> YANG HARUS DIBUAT: Sunting bagian berita tentang tes UTBK, mulai dari kata-kata yang memuat "Rabu 24 Oct" dan berhenti setelah "prodi yang diinginkan.". Tulis ulang bagian itu dengan mengganti "Kelolosan" menjadi "Kelulusan".

> TEKS DOKUMEN:
....................

Rabu 24 Oct 2018 20:56 WIB

'Tes UTBK Didesain untuk Menjaring Potensi Calon Mahasiswa'

Kelolosan akan mempertimbangkan nilai yang sesuai dengan prodi yang diinginkan.

Rep: Gumanti Awaliyah/ Red: Dwi Murdaningsih
Pembinaan soft skills yang digelar Universitas Negeri Yogyakarta (UNY) di Auditorium UNY.  Kali ini, pembinaan diberikan kepada mahasiswa-mahasiswa baru dari jalur SNMPTN.
Foto: Republika/Wahyu Suryana
Pembinaan soft skills yang digelar Universitas Negeri Yogyakarta (UNY) di Auditorium UNY. Kali ini, pembinaan diberikan kepada mahasiswa-mahasiswa baru dari jalur SNMPTN.

REPUBLIKA.CO.ID, JAKARTA -- Pola Seleksi Bersama Masuk Perguruan Tinggi Negeri (SBMPTN) tahun 2019 diubah menjadi hanya satu metode tes yakni Ujian Tulis Berbasis Komputer (UTBK) dengan dua bahan tes yakni Tes Potensi Skolastik (TPS) dan Tes Potensi Akademik (TPA). TPS  digunakan sebagai alat ukur penalaran dan pemahaman kognitif, analisis komprehensif peserta. Adapun untuk TPA akan disesuaikan dengan pilihan ujian Saintek ataupun Sosial Humaniora (Soshum).

Ketua Lembaga Tes Masuk Perguruan Tinggi (LTMPT) Prof Ravik Karsidi menjelaskan, nantinya siswa atau lulusan jurusan IPA diperbolehkan mengikuti UTBK saintek ataupun soshum. Umpamanya, pada tes pertama peserta mengikuti tes UTBK saintek kemudian tes kedua peserta mengikuti tes soshum. Akan tetapi untuk siswa atau lulusan IPS hanya disarankan mengikuti ujian soshum saja karena rata-rata siswa jurusan IPS tidak mampu menguasai materi jurusan IPA.

....................

> BAHAN TERKUMPUL:
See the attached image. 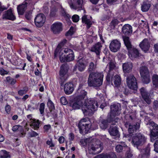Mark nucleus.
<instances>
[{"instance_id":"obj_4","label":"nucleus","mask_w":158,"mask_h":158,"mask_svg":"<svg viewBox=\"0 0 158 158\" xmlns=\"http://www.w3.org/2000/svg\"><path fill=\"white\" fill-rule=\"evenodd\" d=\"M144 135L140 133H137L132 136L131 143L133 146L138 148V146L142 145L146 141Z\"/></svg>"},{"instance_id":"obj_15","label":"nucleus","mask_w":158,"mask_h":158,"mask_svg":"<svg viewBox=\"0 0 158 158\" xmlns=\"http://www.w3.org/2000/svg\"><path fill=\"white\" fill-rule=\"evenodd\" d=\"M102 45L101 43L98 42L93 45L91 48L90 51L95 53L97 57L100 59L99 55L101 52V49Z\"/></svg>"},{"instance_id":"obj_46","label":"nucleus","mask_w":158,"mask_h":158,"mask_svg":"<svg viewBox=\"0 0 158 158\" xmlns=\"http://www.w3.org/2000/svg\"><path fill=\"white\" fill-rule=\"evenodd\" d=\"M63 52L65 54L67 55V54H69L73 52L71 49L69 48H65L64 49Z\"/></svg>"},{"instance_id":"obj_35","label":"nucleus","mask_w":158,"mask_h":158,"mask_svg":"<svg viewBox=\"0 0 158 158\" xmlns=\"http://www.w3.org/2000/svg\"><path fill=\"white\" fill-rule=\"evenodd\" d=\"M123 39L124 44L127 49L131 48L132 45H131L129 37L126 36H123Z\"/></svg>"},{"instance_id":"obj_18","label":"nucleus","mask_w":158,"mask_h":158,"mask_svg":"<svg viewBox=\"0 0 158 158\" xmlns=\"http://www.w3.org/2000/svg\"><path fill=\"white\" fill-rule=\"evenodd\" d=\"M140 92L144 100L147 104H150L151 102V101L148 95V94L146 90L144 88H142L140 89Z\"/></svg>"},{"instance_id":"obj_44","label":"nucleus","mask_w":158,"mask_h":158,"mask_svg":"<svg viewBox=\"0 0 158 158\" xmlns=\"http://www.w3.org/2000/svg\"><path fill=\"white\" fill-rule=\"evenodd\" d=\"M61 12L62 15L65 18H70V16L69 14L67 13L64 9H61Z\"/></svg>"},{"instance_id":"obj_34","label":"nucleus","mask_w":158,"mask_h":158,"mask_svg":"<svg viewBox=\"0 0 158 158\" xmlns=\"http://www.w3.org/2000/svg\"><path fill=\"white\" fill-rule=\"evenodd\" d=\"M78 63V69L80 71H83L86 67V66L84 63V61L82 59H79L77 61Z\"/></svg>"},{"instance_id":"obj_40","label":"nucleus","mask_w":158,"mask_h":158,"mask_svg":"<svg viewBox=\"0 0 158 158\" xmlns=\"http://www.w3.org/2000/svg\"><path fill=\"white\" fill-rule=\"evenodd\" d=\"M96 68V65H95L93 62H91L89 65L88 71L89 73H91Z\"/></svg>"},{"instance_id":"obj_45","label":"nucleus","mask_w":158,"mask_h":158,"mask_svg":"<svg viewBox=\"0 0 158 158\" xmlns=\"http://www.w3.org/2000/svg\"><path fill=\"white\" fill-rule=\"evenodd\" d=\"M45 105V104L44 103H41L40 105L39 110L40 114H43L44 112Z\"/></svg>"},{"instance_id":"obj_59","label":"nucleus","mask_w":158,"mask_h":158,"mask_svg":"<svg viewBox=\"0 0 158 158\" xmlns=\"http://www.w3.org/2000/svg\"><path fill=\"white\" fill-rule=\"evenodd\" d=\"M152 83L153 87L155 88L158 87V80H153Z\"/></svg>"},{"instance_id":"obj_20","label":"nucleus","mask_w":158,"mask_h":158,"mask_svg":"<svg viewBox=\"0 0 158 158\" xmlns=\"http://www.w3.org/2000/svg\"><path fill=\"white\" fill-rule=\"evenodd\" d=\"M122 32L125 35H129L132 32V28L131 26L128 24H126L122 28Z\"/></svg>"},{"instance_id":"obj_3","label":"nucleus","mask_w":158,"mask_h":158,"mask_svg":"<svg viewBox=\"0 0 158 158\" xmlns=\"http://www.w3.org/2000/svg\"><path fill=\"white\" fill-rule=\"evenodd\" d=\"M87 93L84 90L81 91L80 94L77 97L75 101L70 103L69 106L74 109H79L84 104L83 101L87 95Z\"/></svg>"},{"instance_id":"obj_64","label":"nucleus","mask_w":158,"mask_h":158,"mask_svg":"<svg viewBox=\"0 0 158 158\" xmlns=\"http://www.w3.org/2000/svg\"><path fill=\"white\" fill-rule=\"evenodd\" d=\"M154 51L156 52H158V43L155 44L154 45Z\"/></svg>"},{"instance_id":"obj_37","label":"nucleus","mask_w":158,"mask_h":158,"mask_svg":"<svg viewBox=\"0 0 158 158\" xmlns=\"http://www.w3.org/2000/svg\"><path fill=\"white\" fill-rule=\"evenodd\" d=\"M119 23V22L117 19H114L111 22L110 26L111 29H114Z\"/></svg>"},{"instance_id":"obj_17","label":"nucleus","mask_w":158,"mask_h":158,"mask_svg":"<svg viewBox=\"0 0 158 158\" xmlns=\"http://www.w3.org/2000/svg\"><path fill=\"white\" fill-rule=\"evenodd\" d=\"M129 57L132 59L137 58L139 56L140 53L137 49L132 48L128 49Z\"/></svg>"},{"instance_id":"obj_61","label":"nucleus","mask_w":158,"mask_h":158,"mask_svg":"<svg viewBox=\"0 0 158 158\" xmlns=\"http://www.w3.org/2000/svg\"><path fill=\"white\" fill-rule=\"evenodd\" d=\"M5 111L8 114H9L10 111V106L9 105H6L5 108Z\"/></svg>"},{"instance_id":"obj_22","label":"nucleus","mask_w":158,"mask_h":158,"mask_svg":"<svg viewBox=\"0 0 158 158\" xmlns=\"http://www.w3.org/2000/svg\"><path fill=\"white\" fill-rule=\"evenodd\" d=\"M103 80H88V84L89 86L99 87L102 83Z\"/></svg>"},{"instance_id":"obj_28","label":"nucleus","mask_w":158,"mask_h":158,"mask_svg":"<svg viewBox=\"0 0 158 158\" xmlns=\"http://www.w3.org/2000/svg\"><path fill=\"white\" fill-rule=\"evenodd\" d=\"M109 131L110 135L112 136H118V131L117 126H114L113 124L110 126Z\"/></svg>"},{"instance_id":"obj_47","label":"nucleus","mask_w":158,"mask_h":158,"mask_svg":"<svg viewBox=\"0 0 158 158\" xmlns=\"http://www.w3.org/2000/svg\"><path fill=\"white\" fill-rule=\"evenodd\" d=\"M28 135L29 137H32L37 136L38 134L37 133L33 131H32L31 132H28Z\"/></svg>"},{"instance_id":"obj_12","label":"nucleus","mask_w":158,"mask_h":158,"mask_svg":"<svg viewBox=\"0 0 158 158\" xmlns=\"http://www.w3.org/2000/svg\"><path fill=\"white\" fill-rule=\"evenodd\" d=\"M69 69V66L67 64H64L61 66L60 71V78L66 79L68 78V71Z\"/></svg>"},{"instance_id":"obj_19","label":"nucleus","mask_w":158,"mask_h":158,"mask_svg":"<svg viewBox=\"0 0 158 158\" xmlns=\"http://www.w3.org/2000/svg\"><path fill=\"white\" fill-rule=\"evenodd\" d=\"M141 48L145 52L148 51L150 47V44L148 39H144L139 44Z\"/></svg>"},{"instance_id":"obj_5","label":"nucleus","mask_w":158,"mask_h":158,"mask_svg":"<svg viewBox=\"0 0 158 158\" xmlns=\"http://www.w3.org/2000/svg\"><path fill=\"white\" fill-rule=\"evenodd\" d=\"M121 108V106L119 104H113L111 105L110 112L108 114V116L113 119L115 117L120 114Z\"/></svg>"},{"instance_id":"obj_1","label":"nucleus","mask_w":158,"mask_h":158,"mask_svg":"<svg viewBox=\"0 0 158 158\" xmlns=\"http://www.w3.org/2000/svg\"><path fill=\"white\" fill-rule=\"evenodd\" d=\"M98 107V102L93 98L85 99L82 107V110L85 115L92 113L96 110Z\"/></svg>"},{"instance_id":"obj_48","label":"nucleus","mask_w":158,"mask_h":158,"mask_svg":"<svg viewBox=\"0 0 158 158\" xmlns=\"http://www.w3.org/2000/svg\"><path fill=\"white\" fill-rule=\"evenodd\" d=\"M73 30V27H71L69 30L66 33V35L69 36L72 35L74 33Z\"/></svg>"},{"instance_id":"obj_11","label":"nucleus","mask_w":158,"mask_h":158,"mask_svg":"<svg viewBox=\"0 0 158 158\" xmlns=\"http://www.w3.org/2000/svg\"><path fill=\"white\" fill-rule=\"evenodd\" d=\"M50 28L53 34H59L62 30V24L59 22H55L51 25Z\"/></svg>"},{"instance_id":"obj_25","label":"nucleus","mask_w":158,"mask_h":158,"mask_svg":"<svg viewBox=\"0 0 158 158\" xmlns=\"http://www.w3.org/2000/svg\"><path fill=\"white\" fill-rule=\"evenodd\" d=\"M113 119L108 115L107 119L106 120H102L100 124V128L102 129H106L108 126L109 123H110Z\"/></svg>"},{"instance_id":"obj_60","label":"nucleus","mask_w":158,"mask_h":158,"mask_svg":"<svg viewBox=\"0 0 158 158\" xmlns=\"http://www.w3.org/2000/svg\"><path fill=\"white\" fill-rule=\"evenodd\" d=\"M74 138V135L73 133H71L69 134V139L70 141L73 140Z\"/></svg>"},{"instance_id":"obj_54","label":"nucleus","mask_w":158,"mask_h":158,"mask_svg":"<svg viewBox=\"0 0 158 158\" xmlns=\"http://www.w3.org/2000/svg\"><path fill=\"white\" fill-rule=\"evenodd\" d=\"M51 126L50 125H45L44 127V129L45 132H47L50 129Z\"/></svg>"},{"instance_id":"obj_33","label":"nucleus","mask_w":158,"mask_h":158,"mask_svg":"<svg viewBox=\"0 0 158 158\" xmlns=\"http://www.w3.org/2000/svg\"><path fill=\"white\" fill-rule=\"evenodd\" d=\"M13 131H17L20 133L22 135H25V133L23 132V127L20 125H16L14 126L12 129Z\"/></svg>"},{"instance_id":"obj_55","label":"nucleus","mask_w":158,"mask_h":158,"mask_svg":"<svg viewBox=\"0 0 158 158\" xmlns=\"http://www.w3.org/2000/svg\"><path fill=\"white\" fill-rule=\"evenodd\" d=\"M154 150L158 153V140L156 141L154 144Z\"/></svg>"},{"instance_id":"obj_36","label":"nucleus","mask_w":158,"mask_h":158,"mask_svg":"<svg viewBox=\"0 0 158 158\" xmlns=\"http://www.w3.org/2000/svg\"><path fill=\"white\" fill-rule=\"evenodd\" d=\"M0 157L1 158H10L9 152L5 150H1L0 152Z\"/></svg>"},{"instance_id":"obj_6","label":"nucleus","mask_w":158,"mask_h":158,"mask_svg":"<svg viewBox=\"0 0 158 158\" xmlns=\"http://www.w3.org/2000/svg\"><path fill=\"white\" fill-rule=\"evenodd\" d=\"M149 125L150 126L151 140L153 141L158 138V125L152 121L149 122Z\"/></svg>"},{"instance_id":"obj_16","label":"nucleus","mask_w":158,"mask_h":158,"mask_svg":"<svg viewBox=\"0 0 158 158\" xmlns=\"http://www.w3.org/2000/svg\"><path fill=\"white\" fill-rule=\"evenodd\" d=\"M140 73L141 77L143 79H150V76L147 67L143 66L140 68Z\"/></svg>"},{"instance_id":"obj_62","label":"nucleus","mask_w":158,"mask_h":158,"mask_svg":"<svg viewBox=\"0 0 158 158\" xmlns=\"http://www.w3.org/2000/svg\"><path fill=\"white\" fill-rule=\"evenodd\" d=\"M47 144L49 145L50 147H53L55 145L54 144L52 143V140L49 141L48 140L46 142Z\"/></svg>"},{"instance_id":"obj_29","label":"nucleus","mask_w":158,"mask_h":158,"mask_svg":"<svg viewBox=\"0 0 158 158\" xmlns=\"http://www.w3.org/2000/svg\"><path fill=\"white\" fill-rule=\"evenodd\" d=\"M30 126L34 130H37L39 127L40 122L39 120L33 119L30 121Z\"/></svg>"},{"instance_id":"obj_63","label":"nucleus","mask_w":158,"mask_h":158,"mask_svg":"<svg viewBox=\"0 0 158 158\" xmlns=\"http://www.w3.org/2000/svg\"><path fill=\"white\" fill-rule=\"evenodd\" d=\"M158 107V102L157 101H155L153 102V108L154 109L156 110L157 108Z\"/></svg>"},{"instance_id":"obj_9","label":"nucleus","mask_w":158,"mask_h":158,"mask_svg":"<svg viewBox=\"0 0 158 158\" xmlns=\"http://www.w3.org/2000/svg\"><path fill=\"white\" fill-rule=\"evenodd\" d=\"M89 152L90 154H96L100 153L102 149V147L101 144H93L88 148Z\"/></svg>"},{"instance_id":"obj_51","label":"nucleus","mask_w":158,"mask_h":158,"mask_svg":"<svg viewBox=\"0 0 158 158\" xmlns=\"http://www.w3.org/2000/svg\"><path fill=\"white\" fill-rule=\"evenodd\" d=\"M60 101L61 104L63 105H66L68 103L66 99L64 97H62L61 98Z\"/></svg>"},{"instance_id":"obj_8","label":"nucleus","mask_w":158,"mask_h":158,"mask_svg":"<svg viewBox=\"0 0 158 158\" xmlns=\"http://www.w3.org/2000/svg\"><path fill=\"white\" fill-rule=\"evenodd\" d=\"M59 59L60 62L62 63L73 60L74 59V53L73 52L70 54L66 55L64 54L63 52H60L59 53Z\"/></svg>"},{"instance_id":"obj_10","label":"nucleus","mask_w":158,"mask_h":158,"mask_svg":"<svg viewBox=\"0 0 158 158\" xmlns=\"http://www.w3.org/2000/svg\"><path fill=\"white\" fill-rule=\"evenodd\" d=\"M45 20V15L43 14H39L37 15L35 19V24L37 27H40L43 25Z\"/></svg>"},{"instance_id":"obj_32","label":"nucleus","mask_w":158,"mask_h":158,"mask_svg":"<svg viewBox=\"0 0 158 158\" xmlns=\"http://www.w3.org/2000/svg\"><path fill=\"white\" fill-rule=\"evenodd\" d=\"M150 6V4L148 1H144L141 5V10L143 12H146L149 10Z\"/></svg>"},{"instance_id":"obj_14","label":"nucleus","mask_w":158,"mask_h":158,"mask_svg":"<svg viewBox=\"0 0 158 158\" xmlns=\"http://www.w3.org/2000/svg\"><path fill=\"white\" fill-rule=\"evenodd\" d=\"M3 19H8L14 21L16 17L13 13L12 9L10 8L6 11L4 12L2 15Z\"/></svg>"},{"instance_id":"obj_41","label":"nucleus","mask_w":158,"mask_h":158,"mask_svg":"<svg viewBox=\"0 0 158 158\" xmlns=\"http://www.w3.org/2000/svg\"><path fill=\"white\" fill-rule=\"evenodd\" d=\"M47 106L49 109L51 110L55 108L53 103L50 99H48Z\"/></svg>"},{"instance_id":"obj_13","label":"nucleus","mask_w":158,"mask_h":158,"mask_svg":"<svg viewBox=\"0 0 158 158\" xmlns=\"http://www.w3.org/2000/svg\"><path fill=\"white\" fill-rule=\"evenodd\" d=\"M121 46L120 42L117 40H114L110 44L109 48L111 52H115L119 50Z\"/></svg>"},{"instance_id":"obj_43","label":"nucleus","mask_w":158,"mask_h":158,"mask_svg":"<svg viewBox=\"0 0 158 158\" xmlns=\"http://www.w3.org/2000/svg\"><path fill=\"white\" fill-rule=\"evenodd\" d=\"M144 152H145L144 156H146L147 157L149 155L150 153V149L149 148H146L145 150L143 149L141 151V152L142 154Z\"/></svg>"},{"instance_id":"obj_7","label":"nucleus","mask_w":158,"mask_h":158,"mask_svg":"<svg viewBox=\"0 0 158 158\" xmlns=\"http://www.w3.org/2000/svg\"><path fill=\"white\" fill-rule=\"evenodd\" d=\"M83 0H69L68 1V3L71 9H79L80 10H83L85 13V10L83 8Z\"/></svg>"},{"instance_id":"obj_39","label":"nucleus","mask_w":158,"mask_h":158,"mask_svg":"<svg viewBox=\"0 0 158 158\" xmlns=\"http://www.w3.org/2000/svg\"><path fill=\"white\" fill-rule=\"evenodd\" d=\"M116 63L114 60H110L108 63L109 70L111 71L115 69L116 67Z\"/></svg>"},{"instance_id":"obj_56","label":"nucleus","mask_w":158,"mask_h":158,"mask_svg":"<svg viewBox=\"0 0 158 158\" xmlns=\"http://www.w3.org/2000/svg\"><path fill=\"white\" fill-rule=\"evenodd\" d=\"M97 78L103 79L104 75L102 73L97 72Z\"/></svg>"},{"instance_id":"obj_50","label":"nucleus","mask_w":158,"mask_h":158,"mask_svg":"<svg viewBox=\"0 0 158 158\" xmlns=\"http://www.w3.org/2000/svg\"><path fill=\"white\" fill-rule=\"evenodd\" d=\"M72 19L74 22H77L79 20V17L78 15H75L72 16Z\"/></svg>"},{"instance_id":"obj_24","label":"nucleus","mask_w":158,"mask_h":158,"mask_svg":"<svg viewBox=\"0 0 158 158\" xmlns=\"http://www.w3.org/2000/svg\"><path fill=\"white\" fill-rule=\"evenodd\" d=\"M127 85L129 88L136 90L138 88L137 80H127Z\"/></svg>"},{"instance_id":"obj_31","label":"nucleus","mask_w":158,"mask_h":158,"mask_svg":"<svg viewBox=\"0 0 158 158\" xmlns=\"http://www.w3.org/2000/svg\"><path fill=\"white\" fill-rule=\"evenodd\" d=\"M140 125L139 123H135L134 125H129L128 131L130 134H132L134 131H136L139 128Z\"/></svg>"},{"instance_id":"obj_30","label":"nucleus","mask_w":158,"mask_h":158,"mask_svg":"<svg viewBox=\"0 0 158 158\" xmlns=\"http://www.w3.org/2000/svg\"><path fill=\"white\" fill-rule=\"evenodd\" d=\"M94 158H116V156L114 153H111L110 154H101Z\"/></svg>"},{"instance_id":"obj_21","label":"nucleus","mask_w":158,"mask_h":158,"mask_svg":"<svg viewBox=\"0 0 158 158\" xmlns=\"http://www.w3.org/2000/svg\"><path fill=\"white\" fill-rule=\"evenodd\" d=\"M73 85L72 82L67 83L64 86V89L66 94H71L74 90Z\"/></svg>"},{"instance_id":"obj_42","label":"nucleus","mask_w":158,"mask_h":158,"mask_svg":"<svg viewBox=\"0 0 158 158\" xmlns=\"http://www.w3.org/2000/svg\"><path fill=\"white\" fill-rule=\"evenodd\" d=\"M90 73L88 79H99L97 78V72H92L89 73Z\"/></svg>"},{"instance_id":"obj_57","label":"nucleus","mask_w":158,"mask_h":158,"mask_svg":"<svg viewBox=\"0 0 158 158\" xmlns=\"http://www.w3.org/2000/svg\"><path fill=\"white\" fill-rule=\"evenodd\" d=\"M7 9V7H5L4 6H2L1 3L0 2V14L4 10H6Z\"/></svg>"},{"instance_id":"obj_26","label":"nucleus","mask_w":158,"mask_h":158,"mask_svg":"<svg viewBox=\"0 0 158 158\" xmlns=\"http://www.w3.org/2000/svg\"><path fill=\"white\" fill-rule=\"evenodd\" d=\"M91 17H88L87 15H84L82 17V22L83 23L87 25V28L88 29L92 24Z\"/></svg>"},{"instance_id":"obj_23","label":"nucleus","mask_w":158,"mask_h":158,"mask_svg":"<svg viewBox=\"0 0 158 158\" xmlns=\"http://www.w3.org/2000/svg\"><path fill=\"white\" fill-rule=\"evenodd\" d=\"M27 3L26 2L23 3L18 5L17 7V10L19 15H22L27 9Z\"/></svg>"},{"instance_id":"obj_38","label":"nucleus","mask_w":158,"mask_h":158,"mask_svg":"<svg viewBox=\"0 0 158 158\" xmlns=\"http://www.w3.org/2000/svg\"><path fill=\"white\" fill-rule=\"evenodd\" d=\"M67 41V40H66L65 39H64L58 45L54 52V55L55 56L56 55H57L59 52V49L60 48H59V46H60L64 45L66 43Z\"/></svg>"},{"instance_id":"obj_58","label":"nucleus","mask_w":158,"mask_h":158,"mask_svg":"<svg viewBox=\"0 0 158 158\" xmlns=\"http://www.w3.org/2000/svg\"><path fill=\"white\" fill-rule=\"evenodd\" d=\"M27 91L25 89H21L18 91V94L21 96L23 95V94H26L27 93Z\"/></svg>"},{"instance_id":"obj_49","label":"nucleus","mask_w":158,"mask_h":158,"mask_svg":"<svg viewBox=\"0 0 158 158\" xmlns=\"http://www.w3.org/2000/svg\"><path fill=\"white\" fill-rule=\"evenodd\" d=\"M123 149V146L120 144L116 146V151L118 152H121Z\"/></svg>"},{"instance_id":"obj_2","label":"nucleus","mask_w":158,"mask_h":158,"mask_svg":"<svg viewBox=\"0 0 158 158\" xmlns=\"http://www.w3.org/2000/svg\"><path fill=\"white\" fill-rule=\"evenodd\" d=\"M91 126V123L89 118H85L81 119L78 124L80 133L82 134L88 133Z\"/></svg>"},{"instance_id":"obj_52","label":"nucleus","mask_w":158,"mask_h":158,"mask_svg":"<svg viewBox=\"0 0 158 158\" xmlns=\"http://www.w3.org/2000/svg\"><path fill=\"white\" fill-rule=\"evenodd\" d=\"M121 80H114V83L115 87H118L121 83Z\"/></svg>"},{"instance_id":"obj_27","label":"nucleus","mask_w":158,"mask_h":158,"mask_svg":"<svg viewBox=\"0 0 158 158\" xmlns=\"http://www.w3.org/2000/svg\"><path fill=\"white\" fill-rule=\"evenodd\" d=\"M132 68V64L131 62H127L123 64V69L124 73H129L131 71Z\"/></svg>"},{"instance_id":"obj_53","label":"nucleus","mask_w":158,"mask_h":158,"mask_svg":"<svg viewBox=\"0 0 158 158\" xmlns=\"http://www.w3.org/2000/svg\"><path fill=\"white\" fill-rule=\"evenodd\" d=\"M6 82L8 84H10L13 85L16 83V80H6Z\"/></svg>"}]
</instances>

....................

> JAWABAN SOAL INI:
Rabu 24 Oct 2018 20:56 WIB

'Tes UTBK Didesain untuk Menjaring Potensi Calon Mahasiswa'

Kelulusan akan mempertimbangkan nilai yang sesuai dengan prodi yang diinginkan.